**DEINE AUFGABEN:**
A) Aus welchem Wörterbuch und welchem Jahr stammt die Bedeutungsangabe zu „ganz“, die im Forumsauszug zitiert wird?
B) Gib aus dem Forumsauszug den Abschnitt wortgetreu aus, der mit den Worten „In Österreich _könnte“ beginnt. Höre nach den Worten „(nämlich ungebräuchlich) vorkommen.“ auf.

**LESETEXT:**

——————————

In Österreich _könnte _man umgangssprachlich sagen: "(...) es war ganz finster (...)" - "ganz dunkel" hingegen würde nicht gehen, weil es eine Vermischung von Dialekt (idiomatisch korrekt wäre da "ganz finster") mit Standardsprache (idiomatisch korrekt da "sehr dunkel", meinem Empfinden nach) wäre: und diese Vermischung würde mir sehr komisch (nämlich ungebräuchlich) vorkommen.

An Jake Barnes: was idiomatisch in der deutschen Sprache als "richtig" und "gut" empfunden wird, variiert sehr stark regional; es unterscheiden sich nicht nur Schweiz und Österreich in vieler Hinsicht von Deutschland, auch innerhalb dieser drei Länder gibt es grosse Unterschiede in der Idiomatik.



Robocop said:


> (...) So hingegen geht es:
> Es war in der Küche sehr dunkel,
> deshalb habe ich den Stuhl nicht gesehen, (Komma oder Punkt)
> * ich bin darüber gestolpert* und hingefallen.



Ja, so klingt der Satz besser!
An herrkeinname: bei uns in Österreich kann man durchaus über einen Stuhl (oder Sessel) stolpern; mag aber gut sein, dass "stolpern" in deiner Region nicht in diesem Zusammenhang verwendet werden würde.


----------



## Sidjanga

Aus dem Duden, Bedeutungswörterbuch, 2002:

*ganz*
5. _sehr_: er ist ein ganz großer Künstler; sie war ganz glücklich; 
(ugs.) ganz viele Zuschauer waren gekommen.


In der Bedeutung, um die es in diesem Thread geht, ist es laut Duden nicht einmal "umgangssprachlich", geschweige denn falsch.

——————————

Einträge des Datensatzes
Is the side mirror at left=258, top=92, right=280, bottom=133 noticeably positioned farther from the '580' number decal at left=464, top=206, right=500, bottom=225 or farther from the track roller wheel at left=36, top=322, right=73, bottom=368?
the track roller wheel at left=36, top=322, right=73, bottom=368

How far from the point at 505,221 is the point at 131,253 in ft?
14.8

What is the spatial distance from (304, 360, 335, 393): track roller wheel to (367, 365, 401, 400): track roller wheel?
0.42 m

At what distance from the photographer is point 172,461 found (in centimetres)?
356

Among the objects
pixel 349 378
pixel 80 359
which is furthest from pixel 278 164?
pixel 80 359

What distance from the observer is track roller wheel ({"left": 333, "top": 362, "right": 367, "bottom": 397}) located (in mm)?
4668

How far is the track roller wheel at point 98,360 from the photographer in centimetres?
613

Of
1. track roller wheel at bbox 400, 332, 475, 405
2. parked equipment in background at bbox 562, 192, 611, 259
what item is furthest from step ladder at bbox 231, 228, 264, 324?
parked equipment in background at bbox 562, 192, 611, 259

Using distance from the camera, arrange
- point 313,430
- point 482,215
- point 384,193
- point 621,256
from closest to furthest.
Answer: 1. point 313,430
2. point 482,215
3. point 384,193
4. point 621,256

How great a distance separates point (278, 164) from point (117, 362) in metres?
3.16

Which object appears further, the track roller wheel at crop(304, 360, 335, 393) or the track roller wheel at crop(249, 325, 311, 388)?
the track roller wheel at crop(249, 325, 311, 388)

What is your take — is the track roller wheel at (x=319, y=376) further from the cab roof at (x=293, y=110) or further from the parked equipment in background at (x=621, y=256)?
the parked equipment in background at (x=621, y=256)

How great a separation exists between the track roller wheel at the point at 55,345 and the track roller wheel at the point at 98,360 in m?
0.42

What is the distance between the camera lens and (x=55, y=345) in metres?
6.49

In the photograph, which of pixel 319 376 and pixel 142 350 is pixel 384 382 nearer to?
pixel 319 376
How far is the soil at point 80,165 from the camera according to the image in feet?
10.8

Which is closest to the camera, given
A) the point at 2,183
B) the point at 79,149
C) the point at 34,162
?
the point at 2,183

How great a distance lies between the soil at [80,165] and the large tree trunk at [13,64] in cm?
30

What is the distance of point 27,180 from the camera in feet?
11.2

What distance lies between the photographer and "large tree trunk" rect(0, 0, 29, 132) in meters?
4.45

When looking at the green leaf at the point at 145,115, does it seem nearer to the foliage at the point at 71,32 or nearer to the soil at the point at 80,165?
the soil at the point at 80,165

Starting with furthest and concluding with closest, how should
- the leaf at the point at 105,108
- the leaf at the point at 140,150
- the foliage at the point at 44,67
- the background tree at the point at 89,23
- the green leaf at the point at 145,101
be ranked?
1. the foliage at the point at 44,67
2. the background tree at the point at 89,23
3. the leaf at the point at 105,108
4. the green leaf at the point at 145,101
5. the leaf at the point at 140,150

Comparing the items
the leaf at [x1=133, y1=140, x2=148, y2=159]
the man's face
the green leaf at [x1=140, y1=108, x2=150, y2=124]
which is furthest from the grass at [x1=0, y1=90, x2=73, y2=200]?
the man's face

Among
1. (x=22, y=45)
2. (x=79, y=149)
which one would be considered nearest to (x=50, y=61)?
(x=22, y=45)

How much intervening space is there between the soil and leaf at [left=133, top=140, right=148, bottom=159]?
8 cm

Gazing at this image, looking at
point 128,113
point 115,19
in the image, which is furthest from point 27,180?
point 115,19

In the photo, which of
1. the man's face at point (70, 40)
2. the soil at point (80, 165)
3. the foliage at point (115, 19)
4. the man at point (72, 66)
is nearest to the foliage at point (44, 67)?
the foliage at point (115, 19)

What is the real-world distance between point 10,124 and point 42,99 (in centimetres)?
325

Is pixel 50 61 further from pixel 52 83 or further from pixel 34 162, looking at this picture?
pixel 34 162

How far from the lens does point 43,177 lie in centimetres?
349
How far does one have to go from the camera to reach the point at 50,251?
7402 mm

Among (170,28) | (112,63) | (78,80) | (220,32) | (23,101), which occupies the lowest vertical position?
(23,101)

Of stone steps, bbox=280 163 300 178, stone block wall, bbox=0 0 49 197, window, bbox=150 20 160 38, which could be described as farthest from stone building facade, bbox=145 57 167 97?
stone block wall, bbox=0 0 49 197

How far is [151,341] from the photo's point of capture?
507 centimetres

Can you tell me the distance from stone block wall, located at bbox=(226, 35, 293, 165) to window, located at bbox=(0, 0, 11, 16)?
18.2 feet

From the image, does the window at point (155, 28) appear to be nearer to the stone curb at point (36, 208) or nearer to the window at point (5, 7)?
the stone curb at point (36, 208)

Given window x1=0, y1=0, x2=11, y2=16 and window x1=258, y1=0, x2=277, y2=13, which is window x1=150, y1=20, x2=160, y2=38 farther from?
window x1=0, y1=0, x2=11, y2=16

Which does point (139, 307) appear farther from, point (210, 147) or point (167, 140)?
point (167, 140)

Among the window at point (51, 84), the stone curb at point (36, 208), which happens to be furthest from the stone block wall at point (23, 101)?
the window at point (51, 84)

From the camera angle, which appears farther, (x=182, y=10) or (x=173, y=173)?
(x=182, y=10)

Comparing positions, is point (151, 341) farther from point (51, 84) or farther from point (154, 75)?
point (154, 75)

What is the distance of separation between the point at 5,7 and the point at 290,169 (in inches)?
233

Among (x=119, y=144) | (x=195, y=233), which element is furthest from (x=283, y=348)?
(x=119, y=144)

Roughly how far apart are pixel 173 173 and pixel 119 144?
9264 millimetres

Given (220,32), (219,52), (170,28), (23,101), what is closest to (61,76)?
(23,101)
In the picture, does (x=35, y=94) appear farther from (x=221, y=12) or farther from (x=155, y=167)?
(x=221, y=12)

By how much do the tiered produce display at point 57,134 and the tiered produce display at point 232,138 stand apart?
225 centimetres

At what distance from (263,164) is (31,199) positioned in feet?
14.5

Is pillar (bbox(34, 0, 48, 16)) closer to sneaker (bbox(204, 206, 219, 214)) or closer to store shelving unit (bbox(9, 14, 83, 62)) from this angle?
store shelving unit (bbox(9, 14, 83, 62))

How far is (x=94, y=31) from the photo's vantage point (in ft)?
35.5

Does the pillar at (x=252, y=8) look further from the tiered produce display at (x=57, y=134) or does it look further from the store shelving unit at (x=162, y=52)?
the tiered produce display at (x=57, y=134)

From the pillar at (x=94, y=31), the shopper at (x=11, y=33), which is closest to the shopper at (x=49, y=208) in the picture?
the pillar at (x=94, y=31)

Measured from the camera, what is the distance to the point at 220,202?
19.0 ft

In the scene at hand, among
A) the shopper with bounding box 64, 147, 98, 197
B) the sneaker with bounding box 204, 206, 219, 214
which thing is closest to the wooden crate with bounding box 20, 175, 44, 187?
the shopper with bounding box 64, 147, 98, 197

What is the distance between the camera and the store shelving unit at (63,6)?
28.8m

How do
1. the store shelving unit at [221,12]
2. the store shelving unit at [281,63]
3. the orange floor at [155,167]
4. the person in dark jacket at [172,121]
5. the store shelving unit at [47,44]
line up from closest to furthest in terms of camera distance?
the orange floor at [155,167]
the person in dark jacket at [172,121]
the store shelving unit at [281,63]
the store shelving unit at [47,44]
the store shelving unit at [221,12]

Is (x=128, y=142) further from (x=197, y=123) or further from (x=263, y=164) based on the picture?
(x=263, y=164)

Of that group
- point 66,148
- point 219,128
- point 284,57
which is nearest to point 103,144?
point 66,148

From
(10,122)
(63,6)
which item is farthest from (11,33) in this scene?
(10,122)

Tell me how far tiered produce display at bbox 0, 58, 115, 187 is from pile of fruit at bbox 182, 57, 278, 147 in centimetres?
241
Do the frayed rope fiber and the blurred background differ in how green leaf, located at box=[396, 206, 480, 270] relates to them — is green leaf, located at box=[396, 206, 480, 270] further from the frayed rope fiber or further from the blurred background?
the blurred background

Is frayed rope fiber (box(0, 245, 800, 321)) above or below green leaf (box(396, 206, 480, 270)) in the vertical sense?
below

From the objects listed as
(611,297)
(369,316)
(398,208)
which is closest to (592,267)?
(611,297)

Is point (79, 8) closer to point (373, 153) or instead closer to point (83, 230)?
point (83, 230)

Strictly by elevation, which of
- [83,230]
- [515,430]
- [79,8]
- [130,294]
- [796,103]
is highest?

——————————

**ANTWORTEN JE AUFGABE:**
A) Aus dem Duden, Bedeutungswörterbuch, 2002.

B)
In Österreich _könnte _man umgangssprachlich sagen: "(...) es war ganz finster (...)" - "ganz dunkel" hingegen würde nicht gehen, weil es eine Vermischung von Dialekt (idiomatisch korrekt wäre da "ganz finster") mit Standardsprache (idiomatisch korrekt da "sehr dunkel", meinem Empfinden nach) wäre: und diese Vermischung würde mir sehr komisch (nämlich ungebräuchlich) vorkommen.